TASK DESCRIPTION —
Nothing but the lines from the one with "Image of Patriotic" through the end of the data should be set down, each exactly as written, and no picture should be included.

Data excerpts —
━━━━━━
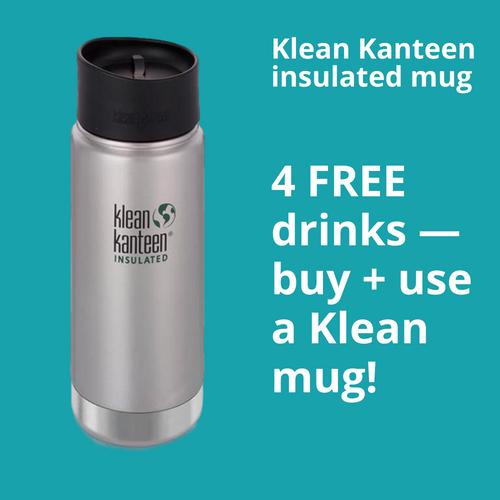 WP Klean free drinks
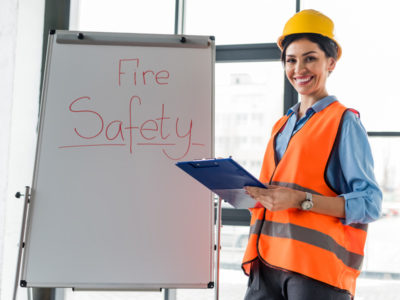 Healy-Fire-Safety-Training-4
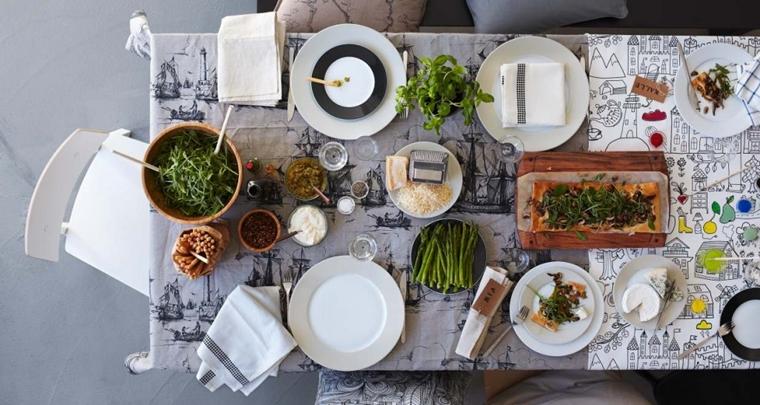 apparecchiare la tavola idee autunnali ruccola parmigiano centrotavola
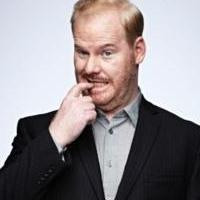 Jim Gaffigan Coming to the State Theatre, 11/6-7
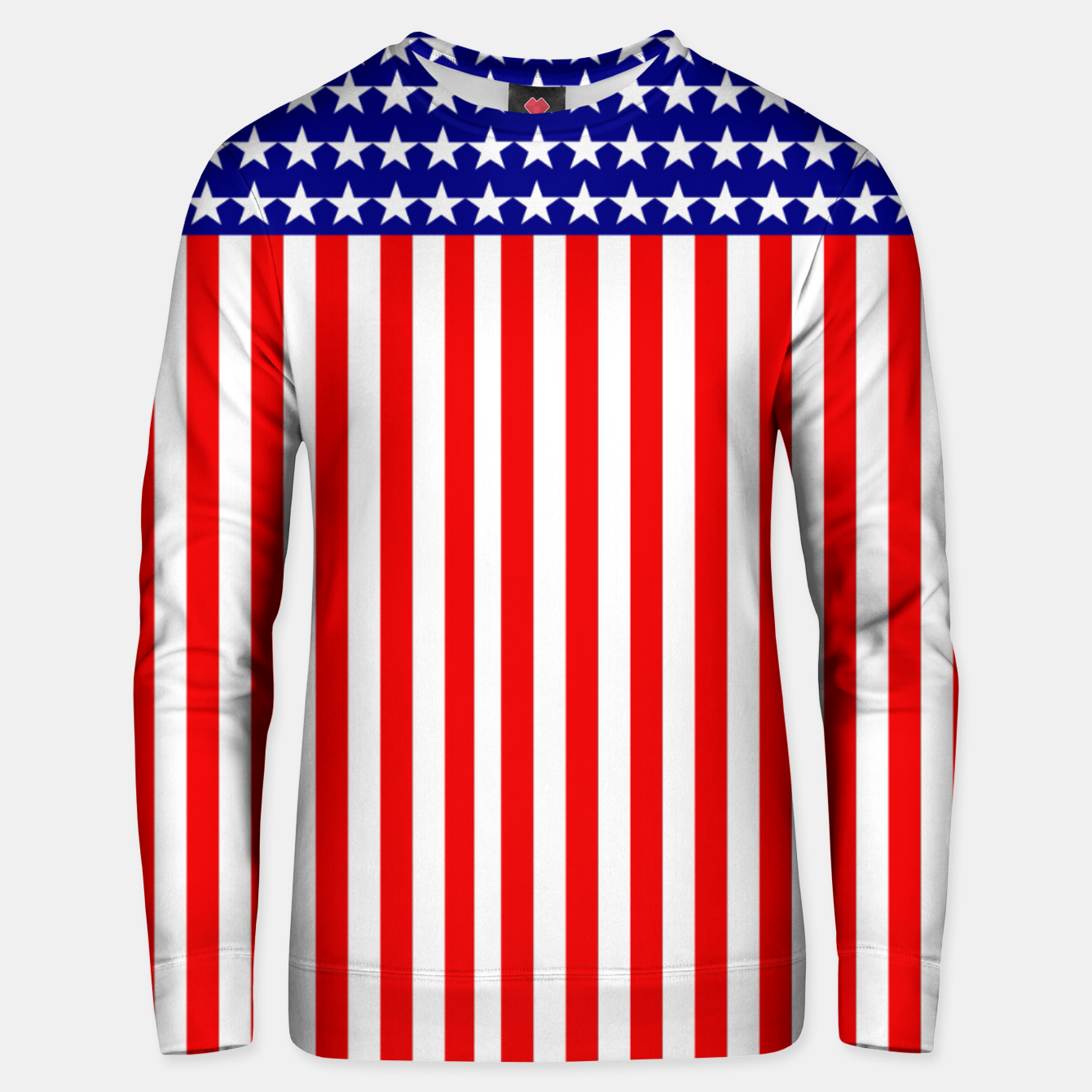 Image of Patriotic USA Stars and Stripes Unisex sweater - Live Heroes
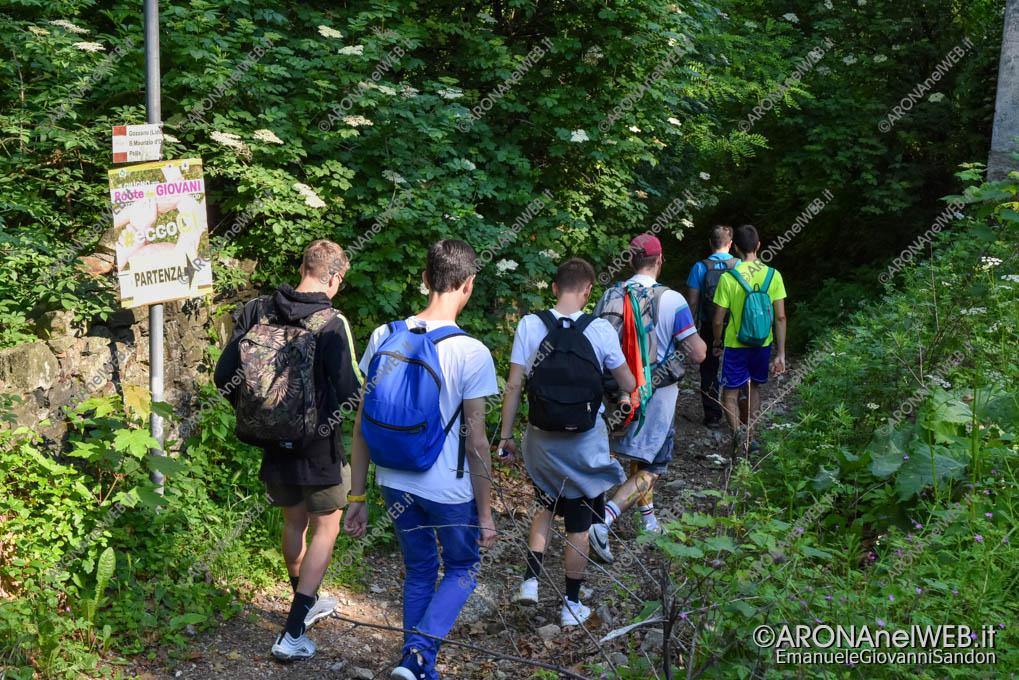 EGS2019_16375 | Route dei Giovani 2019 da Gozzano a San Maurizio d'Opaglio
━━━━━━
ANSWER SECTION —
 Image of Patriotic USA Stars and Stripes Unisex sweater - Live Heroes
 EGS2019_16375 | Route dei Giovani 2019 da Gozzano a San Maurizio d'Opaglio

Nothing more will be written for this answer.